Yes, it does seem to be a wise course of action… so… why doesn’t it work? Simple. These are all man-made rules. Every one of them. Man-made rules do not work. God told us they wouldn’t work. If they ever did work, then God would be untrue. Read again Col. 2:20-23 (emphasis mine):
Since you died with Christ to the basic principles of this world, why, as though you still belonged to it, do you submit to its rules: “Do not handle! Do not taste! Do not touch!”? These are all destined to perish with use, because they are based on human commands and teachings. Such regulations indeed have an appearance of wisdom, with their self-imposed worship, their false humility and their harsh treatment of the body, but they lack any value in restraining sensual indulgence. (NIV)
Read that again. This is God’s Word…God’s truth. Man-made rules “lack any value in restraining sensual indulgence.”
If you are trusting man-made rules to keep you sexually pure, they will fail you.
God’s Rule
We only need God’s rule. And God’s rule is quite simple. In the NT, Jesus said, “Do not Lust” (Matthew 5:28 – paraphrased) and in the OT, the 10th commandment said, “Do not covet your Neighbor’s wife” (Exodus 20:17 – paraphrased)

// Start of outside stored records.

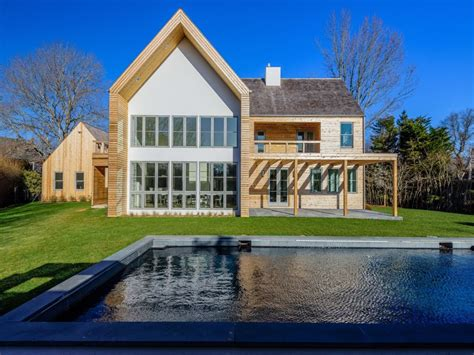 barn style house breathtaking modern barn style house architecture rectangle swimming pool green grass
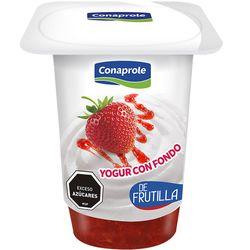 Yogur-fondo-Frutilla-CONAPROLE-pt.-180-cc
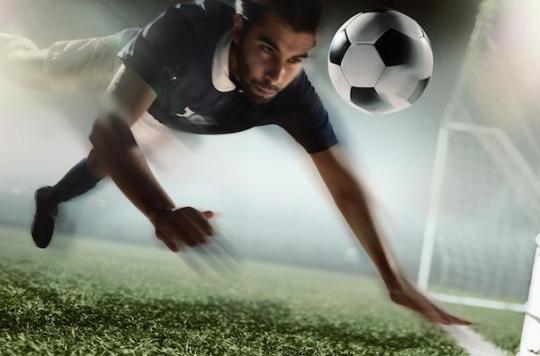Football: les buts de la tête peuvent provoquer des lésions du cerveau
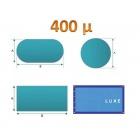Bâche àbulle luxe standard 400µ bleu/bleu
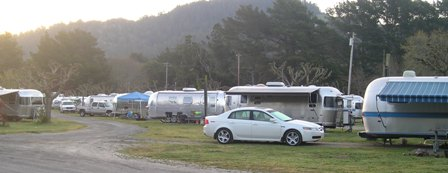 Click image for larger version  Name:Casini Ranch NorCal AS Rally, April 11 - 13, 2008 027.jpg Views:71 Size:21.8 KB ID:58432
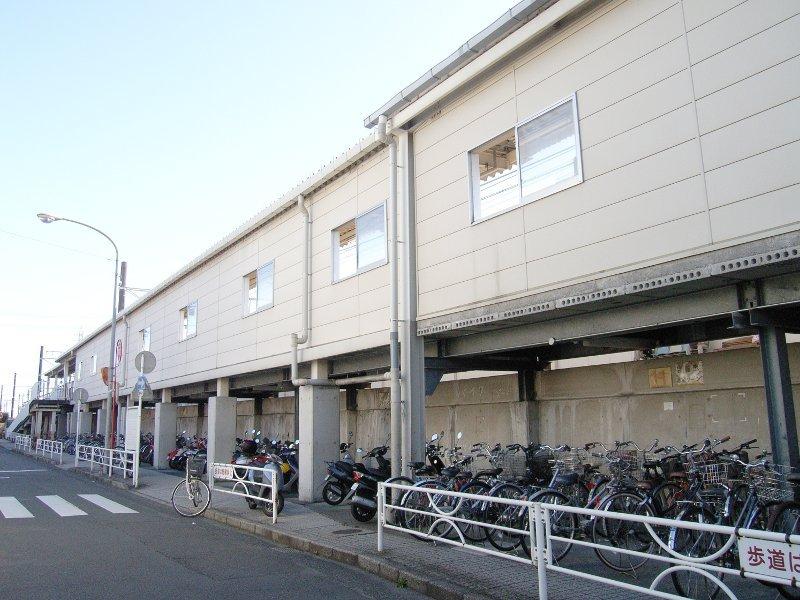 駐輪場詳細(安倍川駅駐輪場)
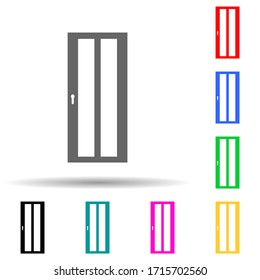 Door multi color style icon. Simple glyph, flat of door icons for ui and ux, website or mobile application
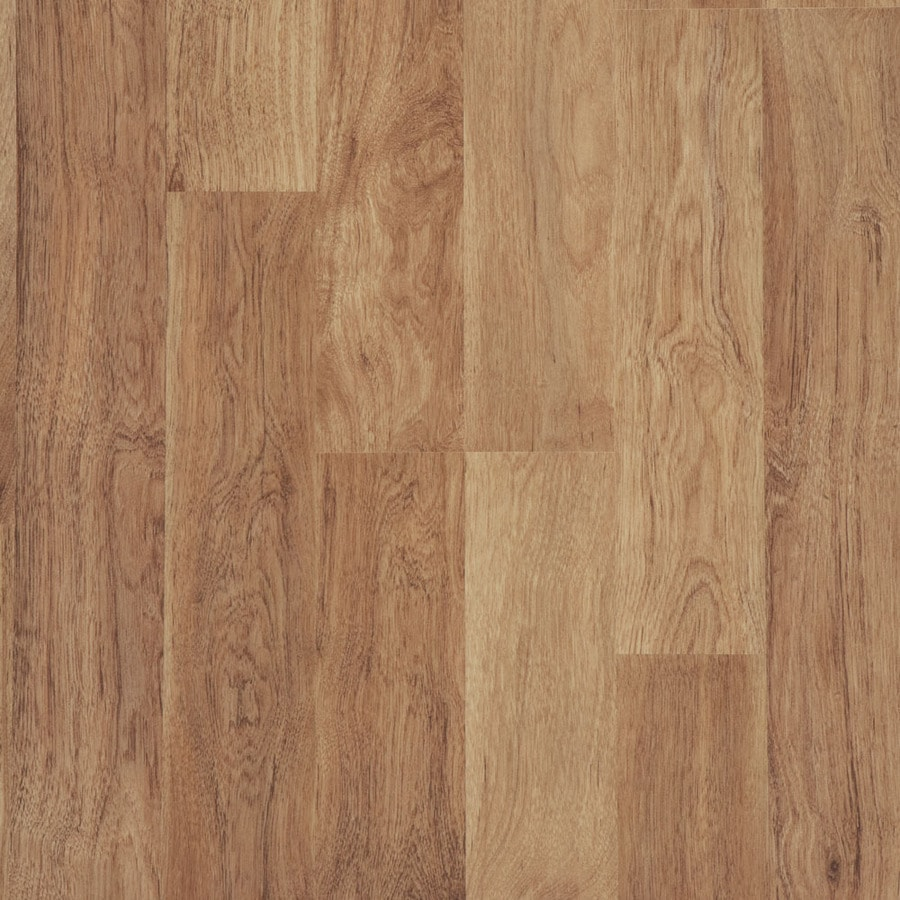 Style Selections 8.05-in W x 3.97-ft L Ginger Hickory Wood Plank Laminate Flooring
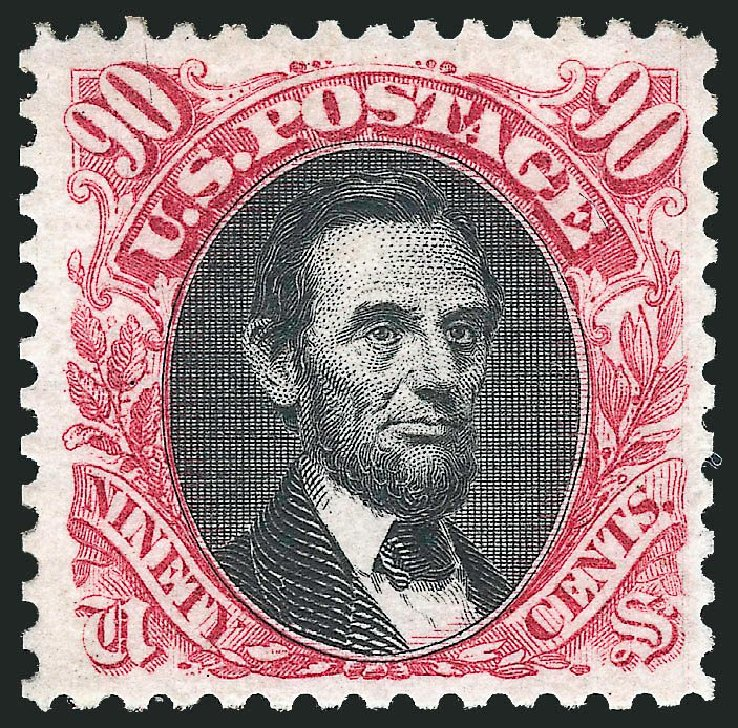 US Stamps Price Scott Cat. #132 - 1875 90c Pictorial Re-issue Lincoln. Robert Siegel Auction Galleries, Dec 2014, Sale 1090, Lot 1295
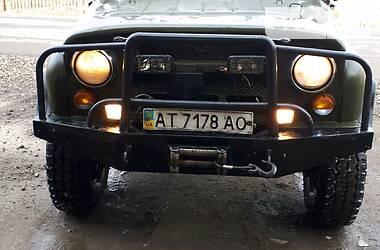 УАЗ 31519 1995 в Верховине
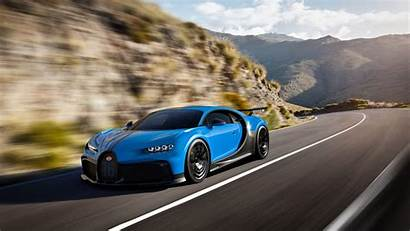 Bugatti Chiron Pur Wallpapers Supercars Awesome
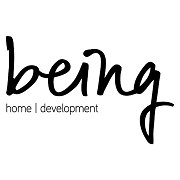 Being Home   Development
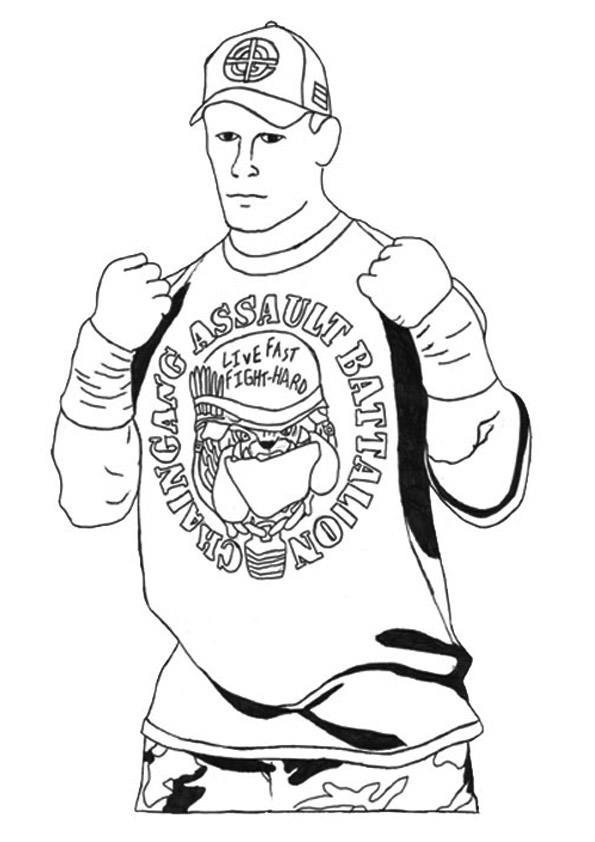 wwe coloring pages to print get this wwe coloring pages free printable 64837 pages print coloring to wwe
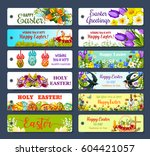 easter greeting tag set.... | Shutterstock .eps vector #604421057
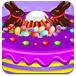 安娜的复活节蛋糕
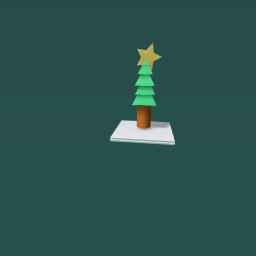 Random Christmas Tree?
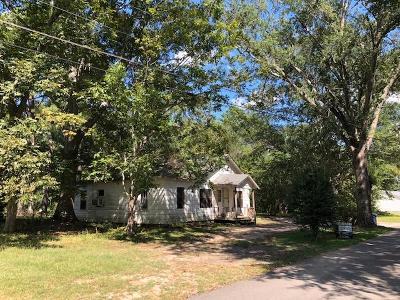 Marshall County, Benton County, Tippah County, Alcorn County, Prentiss County, Tishomingo County Single Family Home For Sale: 100 Cole St.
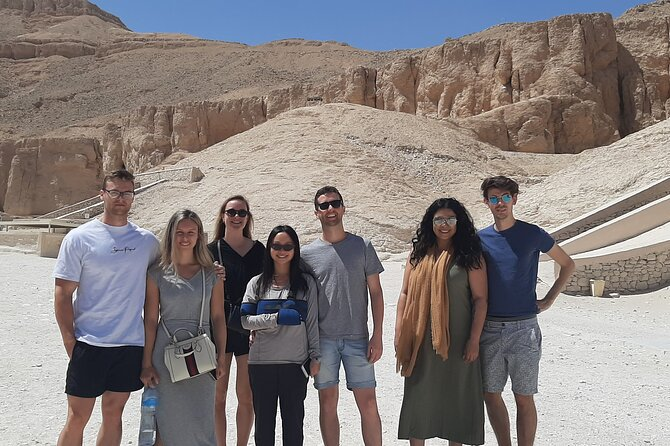 budget tour in Luxor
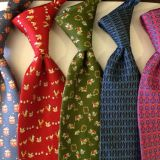 Mens Suit Accessories Customized Mens Silk Necktie Digital Printing Standard Length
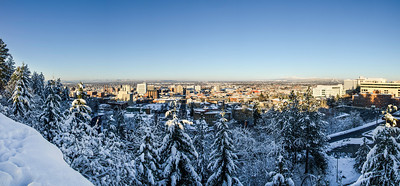 Spokane Winter Skyline Panorama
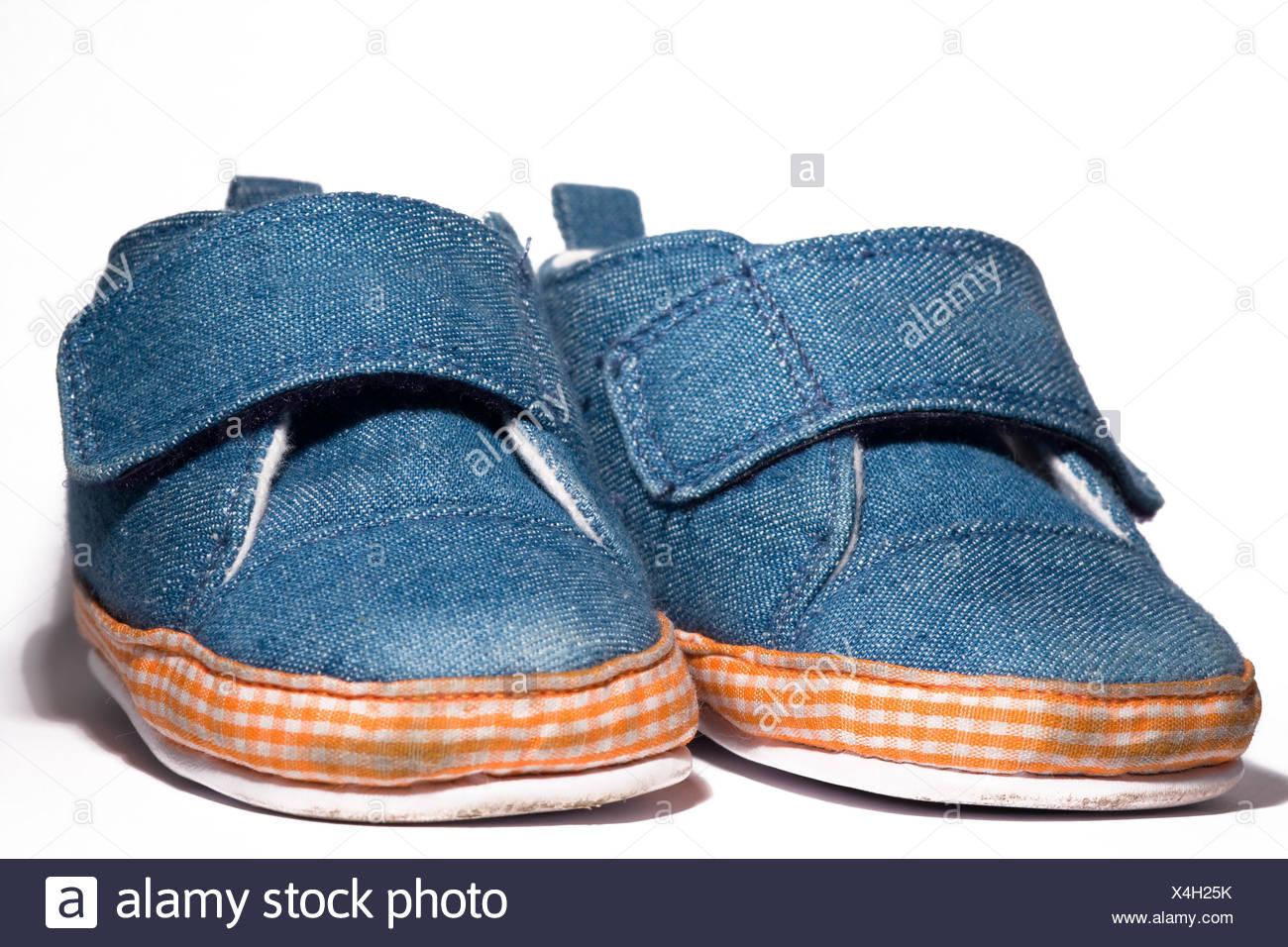 Vous Bébé Tout Marche Bleu De Rendez Chaussure Petit Court qMGSUzVp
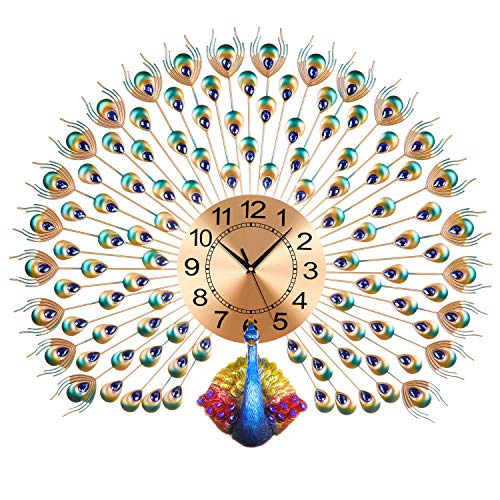 LANGSHI Peacock Wall Clock Wall Battery Power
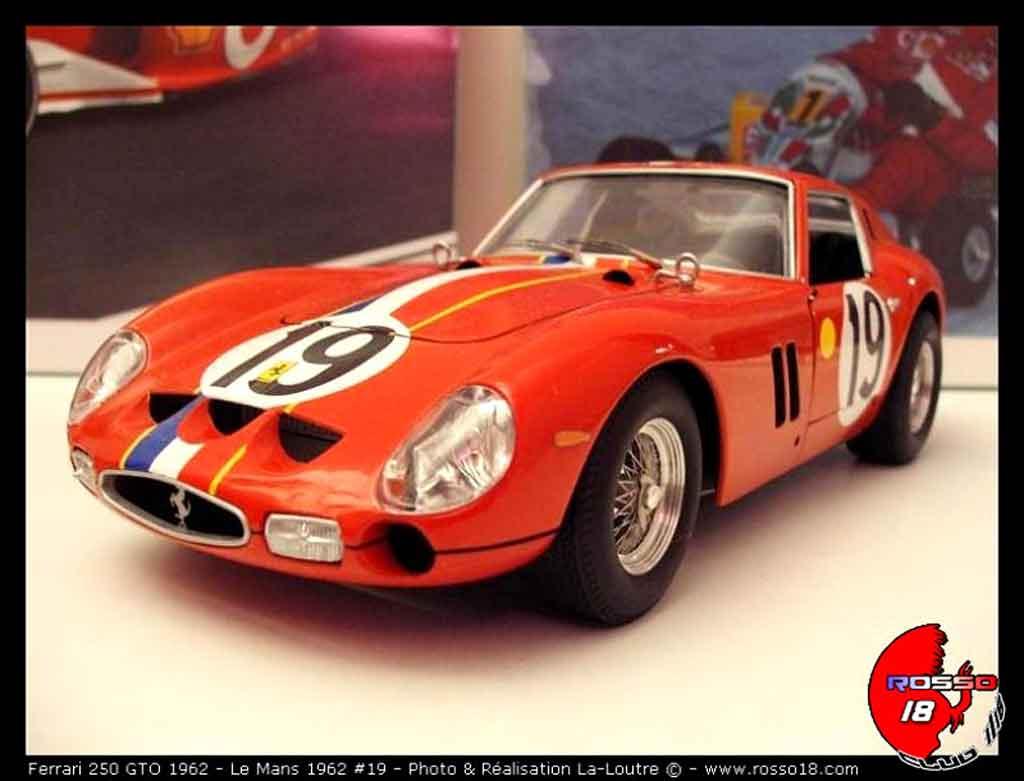 Modèle réduit Ferrari 250 GTO 1962 le mans #19 tuning Burago. Ferrari 250 GTO 1962 le mans #19 Le Mans miniature 1/18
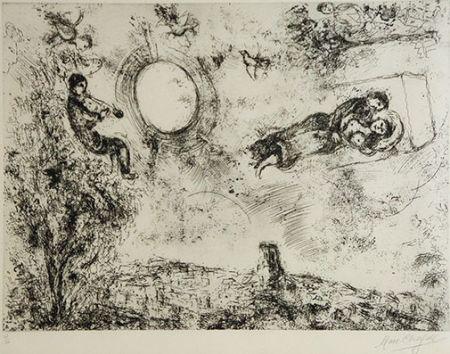 Aguafuerte Chagall -  Les Amoureux Dans Le Ciel De Saint Paul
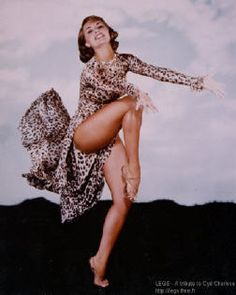 Cyd Charisse...great dancer! Best legs in the business.......love Cyd!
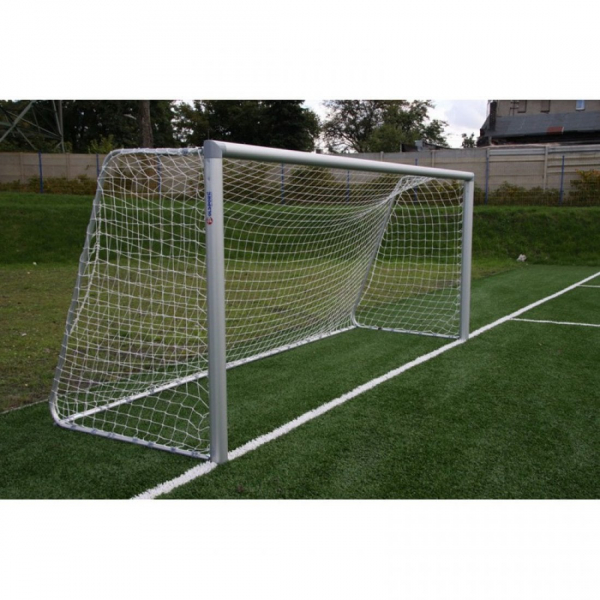 Алюминиевые футбольные ворота FIFA 5x2 м переносные Polsport PL-9407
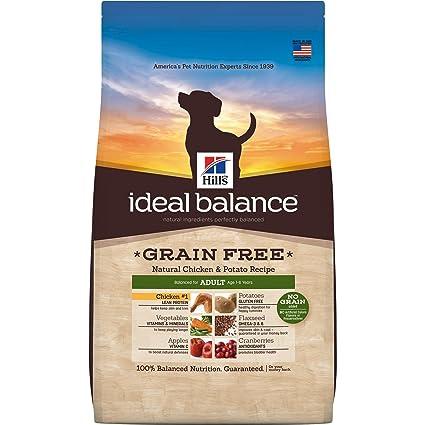 Ideal Balance Dog Food >> Amazon Com Hill S Ideal Balance Adult Grain Free Dog Food Natural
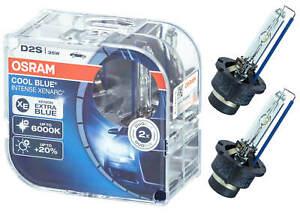 2x D2s Xenon Lampe Osram Xenarc Hid Scheinwerferlampe 6000K Cool Blue Intense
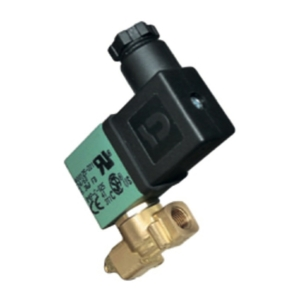 "1/8"" Screwed BSPP 3/2 Normally Closed Polyamide Solenoid Valves 24VAC/50-60Hz NBR Buna 18900032245060 0-10 Air"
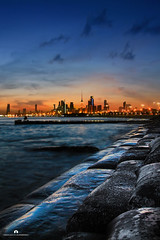 Kuwait - Shuwaikh Beach & Sunset (Abdulaziz ALKaNDaRi | Photographer) Tags: blue sunset fish color colour beach water yellow rock speed canon lens landscape outdoors photography eos rebel high amazing fishing aperture exposure flickr photographer gulf view shot quality east iso photograph arab arabia kuwait arabian hq middle scape length ef 1740 2012 shuwaikh q8 waterscape focal kwi     abdulaziz     kuw  550d  q8city    t2i  arabgulf  alkandari  abdulazizalkandari wearab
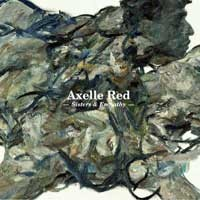 Purchase Axelle Red - Sisters & Empathy CD1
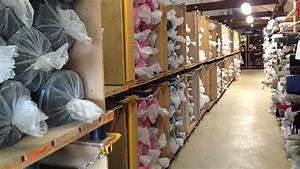 Stoffe Günstig Kaufen : stoffgrosshandel exklusive stoffe preiswert vom grosshandel ~ Orissabook.com Haus und Dekorationen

We are never told what we may or may not see. We are simply told not to desire what we do not possess.
Let’s talk about “coveting” and “lust” for a moment.
Most Christians would not consider the two sins to be equivalent. Biblically speaking, however, there is no difference. In the OT, The 10th commandment uses “covet” in reference to our neighbor’s wife. In Proverbs 6:25, the very same Hebrew word is translated “lust” (“Do not lust in your heart after her beauty” – NIV). In the NT, the Greek word Jesus used for “Lust” in Matt 5:28 is used by Paul to quote the 10th commandment (“Do not covet”) in Romans 7:7. The terms are biblically synonymous.
So if “covetousness” and “lust” are really one and the same, why is it that we suggest that the solution to coveting women is different than the solution for coveting material goods? Does anyone suggest that the solution to my struggle with coveting my neighbor’s home or car is to build a hedge so tall and wide that I will never see his home or car? Such a solution would only serve to reinforce and validate the covetous response!! Yet this is the solution typically offered for sexual covetousness or lust. And – as we should expect – it only serves to reinforce the lustful response.
Isn’t it possible to appreciate the grandeur of my neighbor’s home, or the sportiness of his new car without harboring a desire in my own heart to possess them for myself? Shouldn’t that be my goal? Wouldn’t that be the measure of my freedom from covetousness?
By the same token, isn’t it possible to appreciate the elegance of my neighbor’s wife, or the youthful beauty of his daughter without harboring a desire in my own heart to possess them for myself? And again, shouldn’t that be my goal? Likewise, wouldn’t that be the measure of my freedom from lust? I submit to you that it is, that it is possible, and that this is the only real solution to lust.
But we’ll never get there if we continue to believe that our response to the unclothed human form will always be sexual.